■ EXERCISE BRIEF: In the records, find each line where "States" occurs, and copy it.

- Opening Delimiter -

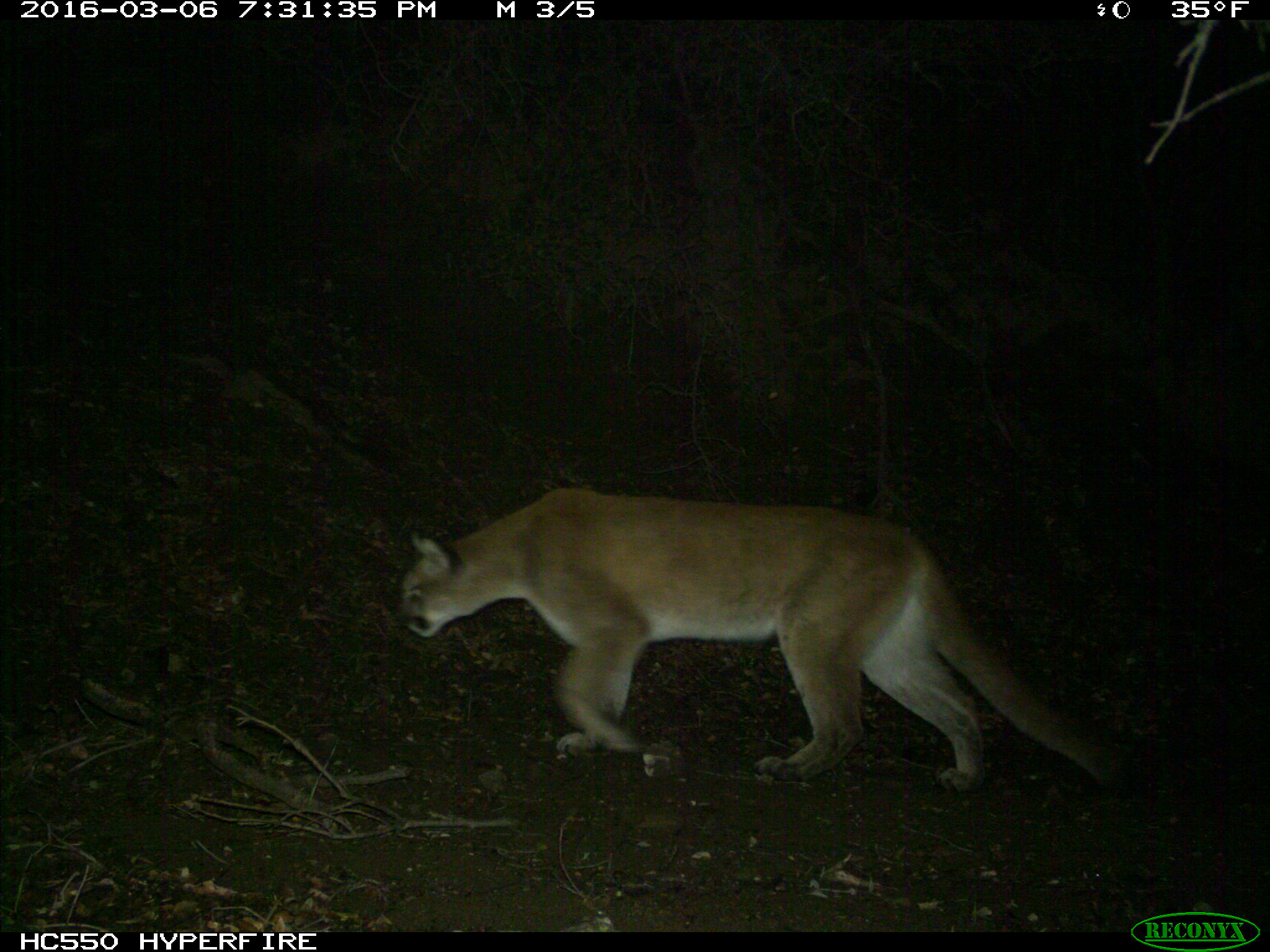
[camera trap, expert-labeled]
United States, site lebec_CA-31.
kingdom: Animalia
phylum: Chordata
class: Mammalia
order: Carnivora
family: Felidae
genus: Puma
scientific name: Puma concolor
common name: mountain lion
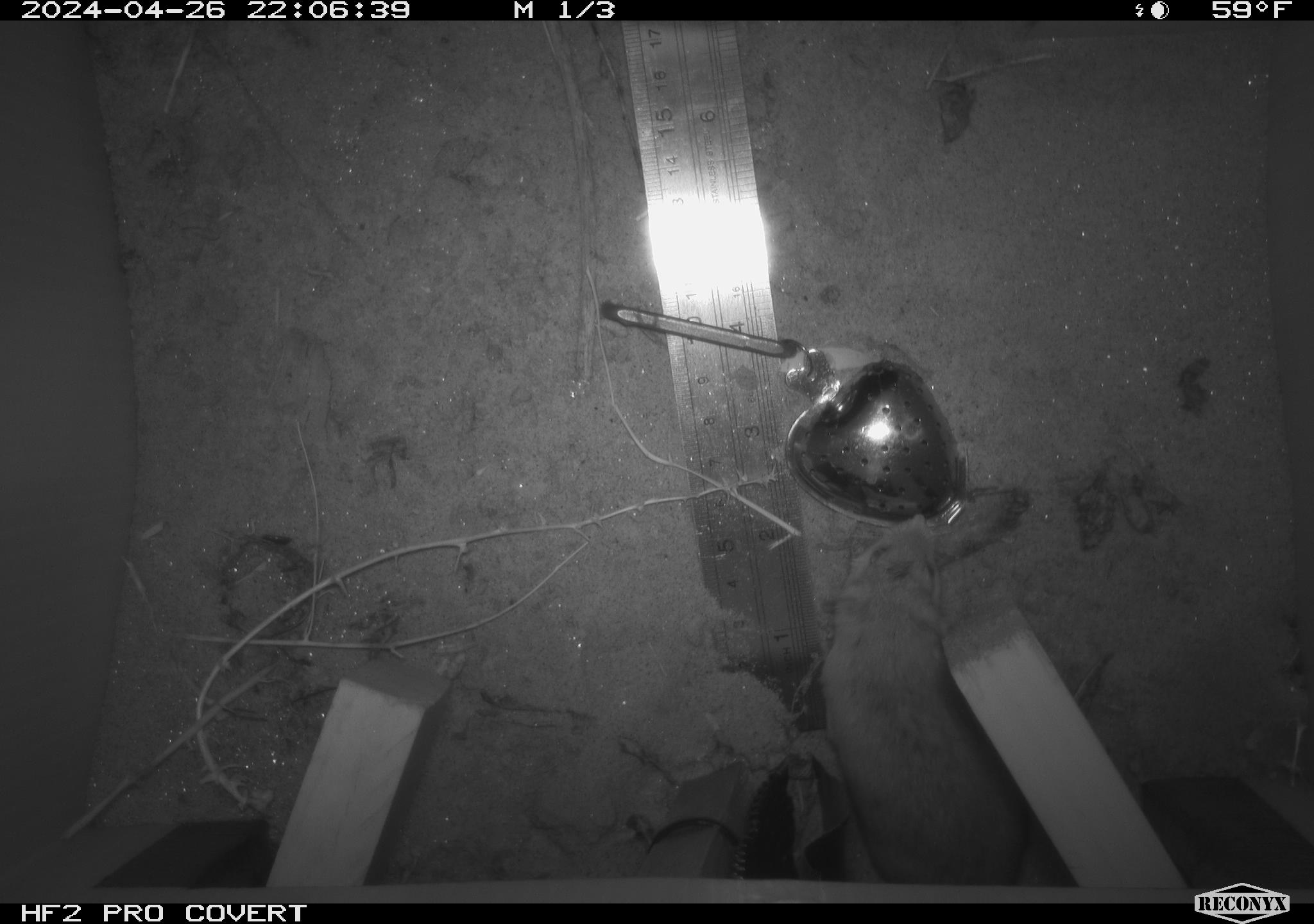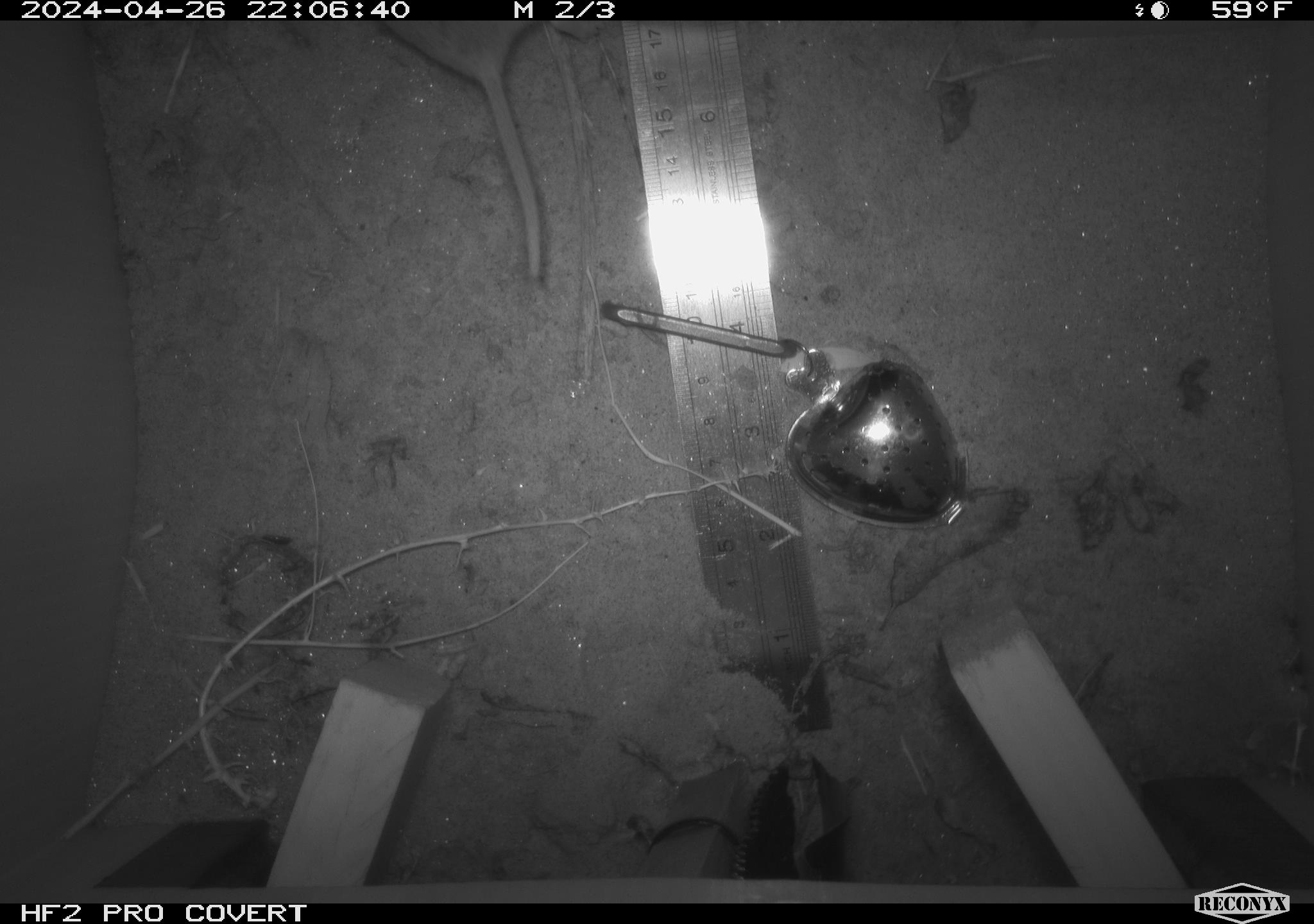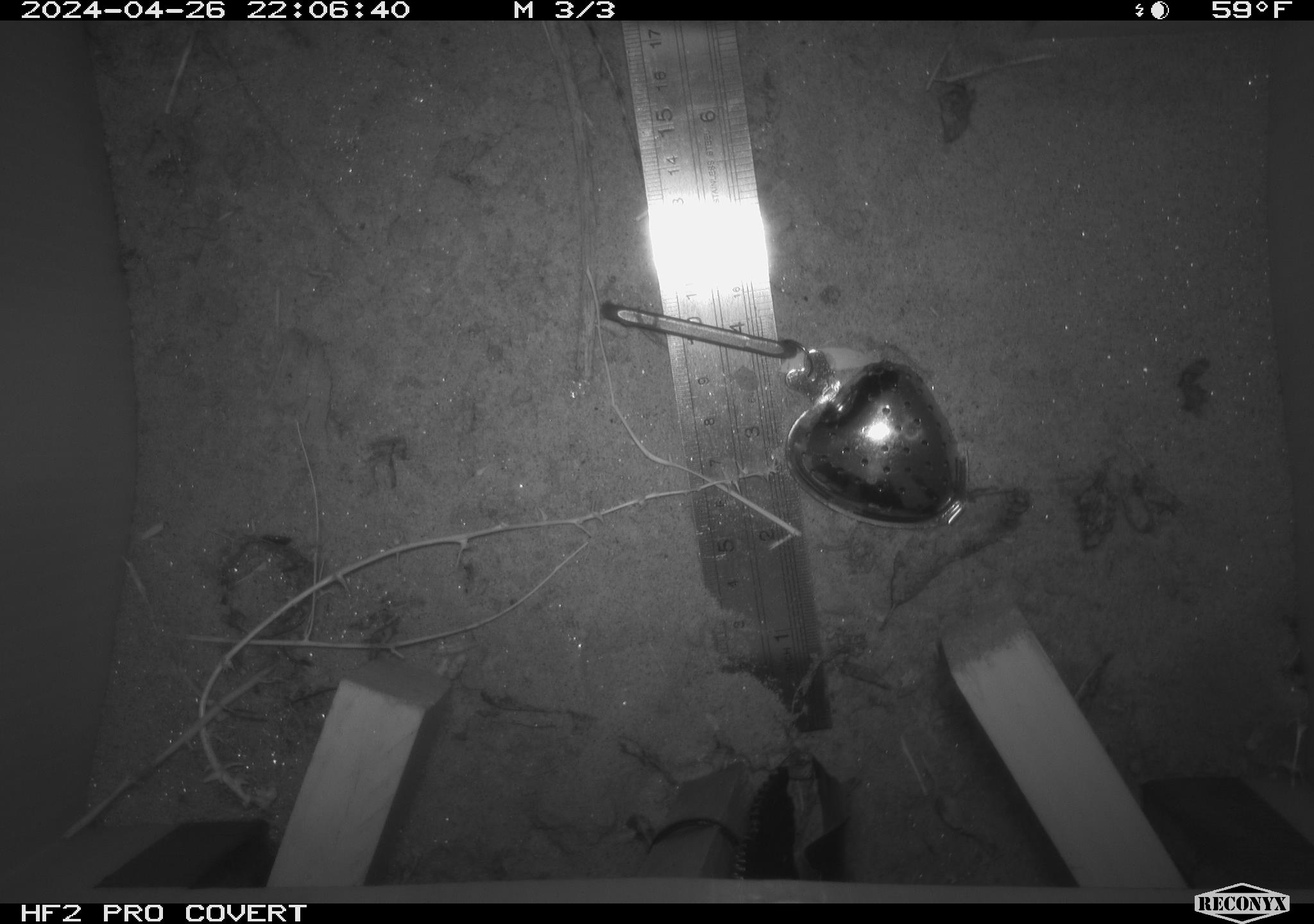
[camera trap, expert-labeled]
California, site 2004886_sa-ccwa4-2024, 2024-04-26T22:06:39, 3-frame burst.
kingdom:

- Closing Delimiter -
- Opening Delimiter -

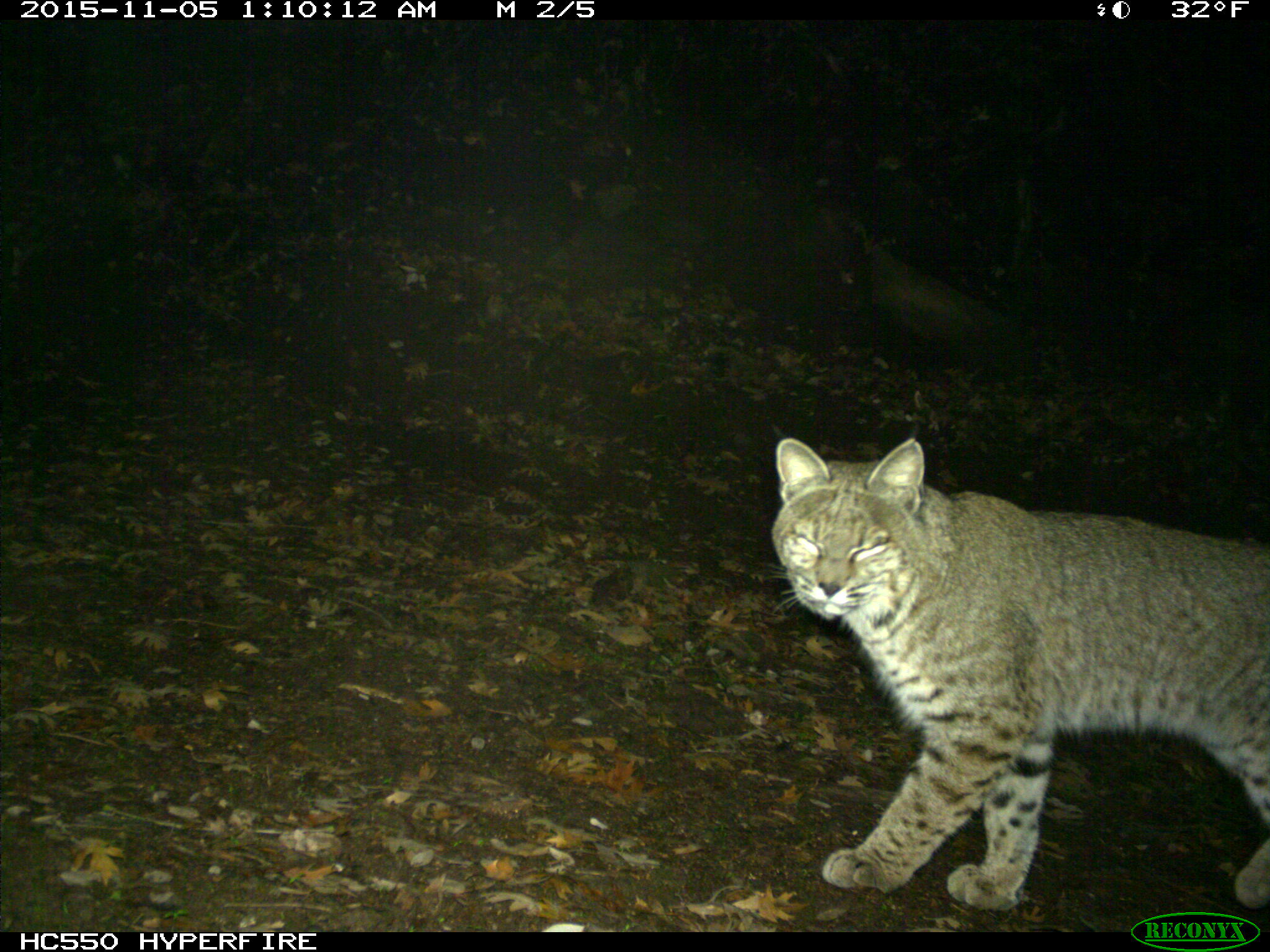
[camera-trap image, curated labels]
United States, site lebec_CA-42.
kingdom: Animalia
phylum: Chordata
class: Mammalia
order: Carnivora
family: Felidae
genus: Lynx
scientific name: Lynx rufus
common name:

- Closing Delimiter -

■ WRITTEN SOLUTION:
United States, site lebec_CA-31.
United States, site lebec_CA-42.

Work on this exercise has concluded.